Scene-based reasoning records
[Start]

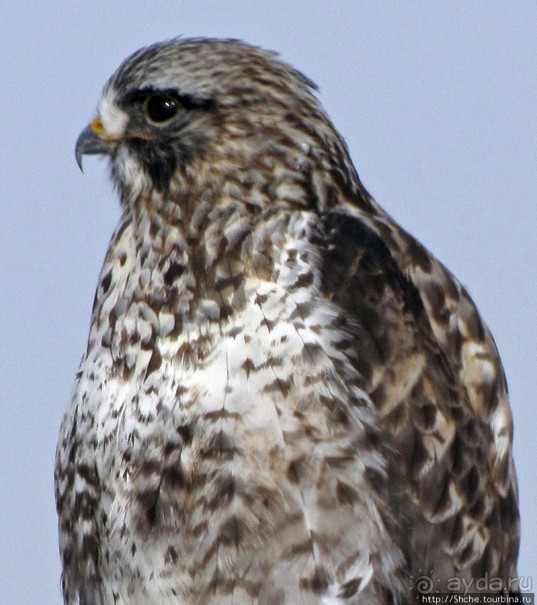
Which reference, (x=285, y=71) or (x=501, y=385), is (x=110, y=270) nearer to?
(x=285, y=71)

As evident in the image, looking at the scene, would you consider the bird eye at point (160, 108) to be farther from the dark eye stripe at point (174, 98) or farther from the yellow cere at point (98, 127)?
the yellow cere at point (98, 127)

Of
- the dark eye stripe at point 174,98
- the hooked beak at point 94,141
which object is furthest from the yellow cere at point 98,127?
the dark eye stripe at point 174,98

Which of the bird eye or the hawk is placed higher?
the bird eye

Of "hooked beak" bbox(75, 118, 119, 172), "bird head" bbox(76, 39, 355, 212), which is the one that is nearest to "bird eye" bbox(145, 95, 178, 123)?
"bird head" bbox(76, 39, 355, 212)

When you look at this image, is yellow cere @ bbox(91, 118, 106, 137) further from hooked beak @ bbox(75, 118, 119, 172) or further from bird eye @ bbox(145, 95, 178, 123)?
bird eye @ bbox(145, 95, 178, 123)

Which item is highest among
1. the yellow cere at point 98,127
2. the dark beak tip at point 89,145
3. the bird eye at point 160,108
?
the bird eye at point 160,108

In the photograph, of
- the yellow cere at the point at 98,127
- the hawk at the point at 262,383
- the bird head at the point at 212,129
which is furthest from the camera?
the yellow cere at the point at 98,127

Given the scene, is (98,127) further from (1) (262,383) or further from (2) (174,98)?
(1) (262,383)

[End]

• **Goal**:
Rewrite all of the material with every "hooked beak" changed to "curved beak" and nothing else altered. Omit the pictures from your version.

• **Finished exercise**:
Which reference, (x=285, y=71) or (x=501, y=385), is (x=110, y=270) nearer to?
(x=285, y=71)

As evident in the image, looking at the scene, would you consider the bird eye at point (160, 108) to be farther from the dark eye stripe at point (174, 98) or farther from the yellow cere at point (98, 127)?
the yellow cere at point (98, 127)

Of
- the dark eye stripe at point 174,98
- the curved beak at point 94,141
which object is furthest from the yellow cere at point 98,127?
the dark eye stripe at point 174,98

Which of the bird eye or the hawk is placed higher?
the bird eye

Of "curved beak" bbox(75, 118, 119, 172), "bird head" bbox(76, 39, 355, 212), which is the one that is nearest to "bird eye" bbox(145, 95, 178, 123)?
"bird head" bbox(76, 39, 355, 212)

When you look at this image, is yellow cere @ bbox(91, 118, 106, 137) further from curved beak @ bbox(75, 118, 119, 172) or further from bird eye @ bbox(145, 95, 178, 123)?
bird eye @ bbox(145, 95, 178, 123)

Which item is highest among
1. the yellow cere at point 98,127
2. the dark beak tip at point 89,145
3. the bird eye at point 160,108
?
the bird eye at point 160,108

In the photograph, of
- the yellow cere at the point at 98,127
- the hawk at the point at 262,383
- the bird head at the point at 212,129
which is furthest from the camera?
the yellow cere at the point at 98,127

Given the scene, is (98,127) further from (1) (262,383) or further from (2) (174,98)?
(1) (262,383)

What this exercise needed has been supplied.